If you spend a significant amount of time working with any type of scripting, code, or markup, then you’re probably looking at a monospace (fixed-width for each character) font.
The quality of these fonts varies, though the defaults that ship with Mac OS X, Windows XP, and Windows Vista are quite good. The Consolas font included with Vista is particularly good.
Fortunately, there is a quality free/open alternative. Raph Levien has developed a great programming font cleverly called Inconsolata. I have been using it as my primary terminal/coding/text font for several months and find it superior to anything else I’ve used.
Incosonata is freely available under the Open Font License. The OpenType version of Inconsolata will work on all major platforms. There is also a PFA version available.
Font geeks can download the Inconsolata FontForge source file and a PDF sample is available.
Here’s a quick screenshot of Inconsolata used in a simple PHP file on my desktop.
Comments
Nick B - September 9, 2007 3:04 pm
Love it. Thanks.

——————

Exercise aim —
Resume the post above about the Inconsolata programming font, starting right after its last line and keeping to its style.

——————

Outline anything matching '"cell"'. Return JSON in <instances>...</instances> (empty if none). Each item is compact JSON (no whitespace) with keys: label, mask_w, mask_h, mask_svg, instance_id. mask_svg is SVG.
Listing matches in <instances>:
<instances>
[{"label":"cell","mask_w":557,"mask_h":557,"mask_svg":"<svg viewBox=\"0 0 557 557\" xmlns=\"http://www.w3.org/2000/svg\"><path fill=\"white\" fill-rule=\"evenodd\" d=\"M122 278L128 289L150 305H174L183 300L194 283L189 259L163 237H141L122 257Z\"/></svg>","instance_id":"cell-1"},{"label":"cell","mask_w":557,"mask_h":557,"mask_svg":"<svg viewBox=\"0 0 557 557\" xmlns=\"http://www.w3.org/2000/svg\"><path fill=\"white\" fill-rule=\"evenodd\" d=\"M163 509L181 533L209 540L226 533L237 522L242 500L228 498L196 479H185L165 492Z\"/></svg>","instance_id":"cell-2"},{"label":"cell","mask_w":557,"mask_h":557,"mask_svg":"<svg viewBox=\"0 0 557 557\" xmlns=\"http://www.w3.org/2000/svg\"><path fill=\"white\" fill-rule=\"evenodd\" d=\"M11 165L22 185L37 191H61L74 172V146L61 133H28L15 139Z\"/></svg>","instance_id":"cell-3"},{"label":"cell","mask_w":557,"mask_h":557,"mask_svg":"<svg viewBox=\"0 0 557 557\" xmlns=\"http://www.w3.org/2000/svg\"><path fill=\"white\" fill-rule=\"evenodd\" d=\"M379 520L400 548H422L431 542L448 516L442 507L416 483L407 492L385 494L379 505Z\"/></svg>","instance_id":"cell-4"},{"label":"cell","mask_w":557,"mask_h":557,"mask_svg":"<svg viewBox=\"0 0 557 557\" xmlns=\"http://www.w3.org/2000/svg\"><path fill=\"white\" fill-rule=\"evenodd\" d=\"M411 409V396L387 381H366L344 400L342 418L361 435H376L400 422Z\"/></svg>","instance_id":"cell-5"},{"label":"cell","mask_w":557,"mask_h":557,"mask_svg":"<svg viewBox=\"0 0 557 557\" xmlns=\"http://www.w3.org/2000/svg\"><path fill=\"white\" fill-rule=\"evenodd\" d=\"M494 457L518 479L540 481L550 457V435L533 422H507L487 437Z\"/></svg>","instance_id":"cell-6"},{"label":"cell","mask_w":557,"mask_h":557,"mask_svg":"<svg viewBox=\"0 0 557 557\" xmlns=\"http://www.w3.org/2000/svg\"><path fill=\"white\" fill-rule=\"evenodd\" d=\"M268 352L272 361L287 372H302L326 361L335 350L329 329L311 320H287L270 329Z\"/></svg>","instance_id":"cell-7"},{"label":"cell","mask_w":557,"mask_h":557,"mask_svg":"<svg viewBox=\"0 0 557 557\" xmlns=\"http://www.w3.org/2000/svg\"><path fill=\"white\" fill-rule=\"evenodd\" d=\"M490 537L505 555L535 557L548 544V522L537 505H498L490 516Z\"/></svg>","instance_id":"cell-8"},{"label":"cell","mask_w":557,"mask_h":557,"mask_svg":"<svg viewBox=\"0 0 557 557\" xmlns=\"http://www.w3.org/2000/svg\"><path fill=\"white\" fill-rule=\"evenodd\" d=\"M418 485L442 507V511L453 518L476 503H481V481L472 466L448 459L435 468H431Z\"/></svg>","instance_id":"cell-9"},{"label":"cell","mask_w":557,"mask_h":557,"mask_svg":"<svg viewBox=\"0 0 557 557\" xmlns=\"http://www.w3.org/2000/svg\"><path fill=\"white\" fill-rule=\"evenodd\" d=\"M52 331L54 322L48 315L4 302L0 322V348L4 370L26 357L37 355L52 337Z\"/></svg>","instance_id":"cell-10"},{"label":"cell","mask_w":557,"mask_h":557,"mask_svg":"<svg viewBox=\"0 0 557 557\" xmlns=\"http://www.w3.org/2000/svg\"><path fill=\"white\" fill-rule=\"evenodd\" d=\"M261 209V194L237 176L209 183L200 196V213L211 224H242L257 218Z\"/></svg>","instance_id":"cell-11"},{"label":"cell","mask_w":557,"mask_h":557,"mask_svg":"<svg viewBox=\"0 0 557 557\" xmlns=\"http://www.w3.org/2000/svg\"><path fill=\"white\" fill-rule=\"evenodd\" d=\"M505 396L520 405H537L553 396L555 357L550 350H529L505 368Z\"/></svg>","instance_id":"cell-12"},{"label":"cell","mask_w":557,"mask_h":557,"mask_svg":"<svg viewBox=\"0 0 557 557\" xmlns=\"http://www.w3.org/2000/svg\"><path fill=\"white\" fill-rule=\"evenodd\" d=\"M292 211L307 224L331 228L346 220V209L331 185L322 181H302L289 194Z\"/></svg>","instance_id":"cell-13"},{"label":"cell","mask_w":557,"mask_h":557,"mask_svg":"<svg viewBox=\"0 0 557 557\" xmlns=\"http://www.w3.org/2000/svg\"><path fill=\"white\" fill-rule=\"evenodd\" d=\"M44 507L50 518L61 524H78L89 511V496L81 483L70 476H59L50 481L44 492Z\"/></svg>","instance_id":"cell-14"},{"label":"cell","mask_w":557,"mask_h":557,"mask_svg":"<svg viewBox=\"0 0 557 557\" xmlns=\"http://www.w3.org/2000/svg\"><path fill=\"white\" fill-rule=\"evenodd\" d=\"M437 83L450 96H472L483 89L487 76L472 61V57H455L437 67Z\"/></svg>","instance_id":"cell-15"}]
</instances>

——————

Result of this task —
Willem - September 9, 2007 4:02 pm
On OSX, as the PHP screenshot illustrates, it's a wonderful font, but it doesn't play well with XP's Cleartype:
http://pliv.com/show/loose/inconsolata_code.png
The blur is quite extreme. I've never seen a font that ignores hinting this much.
Steven Garrity - September 9, 2007 4:09 pm
Willem, that PHP screenshot is actually from the terminal (Gnome Terminal) on Fedora 7 Linux.
You're right about the XP rendering. That is pretty blurry. At least it's open-source, so it might get better.
Jason - September 9, 2007 4:26 pm
Certainly an excellent font but it could stand for a little tweaking: 'a slashed zero and the position of the horizontal bar on the lower-case f dropped to stop the blurring at 9/10 points'. How handy that someone's done both things!
http://damieng.com/blog/2006/11/28/inconsolatadg-slashed-zeros
Garrett Murray - September 9, 2007 7:47 pm
Not too bad, but I still prefer Bistream. I've been using it for about a year and a half now and love it.
http://www.gnome.org/fonts/
Charles Pritchett - September 9, 2007 7:49 pm
That's a nice font, I don't know how I'd deal without a slashed zero though. I've been using the Proggy series of fonts for a couple of years now and they've made using something like Courier all but impossible for me now.
http://www.proggyfonts.com/index.php?menu=download
I suppose it's more of a habit of what I'm used to looking at now more than anything else.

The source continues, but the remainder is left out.